Forschungseinrichtungen:

  • Forschungsgemeinschaft Feuerfest e.V.

  • Hochschule Koblenz Fachbereich bauen-kunst-werkstoffe Fachrichtung Werkstofftechnik Glas und Keramik

Vorhabenbeschreibung:

Logo Bundesministerium für Wirtschaft und Energie

Das Problem auf Seiten der Wirtschaft ist, dass Bauteile und Zustellungen aus CAC-basierten Feuerbetonen betont langsam aufgeheizt werden müssen, da nicht ausreichend Wissen über die Zersetzung der Zementhydratphasen in Abhängigkeit von eingesetzten Verflüssigern und vom Porengefüge vorhanden ist.
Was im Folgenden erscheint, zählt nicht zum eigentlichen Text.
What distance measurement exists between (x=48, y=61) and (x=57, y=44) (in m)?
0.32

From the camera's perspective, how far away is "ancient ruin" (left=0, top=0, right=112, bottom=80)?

Dies führt zu Produktivitätsverlusten bei Feuerfestherstellern (bei der Herstellung von Bauteilen) und bei Feuerfestnutzern (durch lange Stillstandzeiten bei der Erneuerung von Zustellungen).

 

Das Ziel des FuE-Vorhabens ist, neues Wissen über den Einfluss von Verflüssigern und des Porengefüges auf die Zersetzung von Zementhydratphasen in Feuerbetonen zu gewinnen.

 

Dazu sollen Modell-Feuerbetone mit unterschiedlichen Verflüssigern hergestellt und der Einfluss auf das Zersetzungsverhalten der Zementhydratphasen mittels der Methoden MMH, Radar, Laser-Flash-Analyse, FE-REM und herkömmlichen Verfahren aufgeklärt werden.

 

Als Ergebnis wird neues Wissen angestrebt, wie das Trocknungsverhalten von Feuerbetonen verbessert werden kann.

 

Auf Basis der angestrebten Ergebnisse sollen Hersteller von Feuerbetonen in die Lage versetzt werden, innovative Feuerbetone anzubieten, die schneller und schadenfrei getrocknet/aufgeheizt werden können. Das neue Wissen kann unmittelbar von KMU angewendet werden, um zukünftig die Aufheizprozedur zukünftig zeitlich zu optimieren.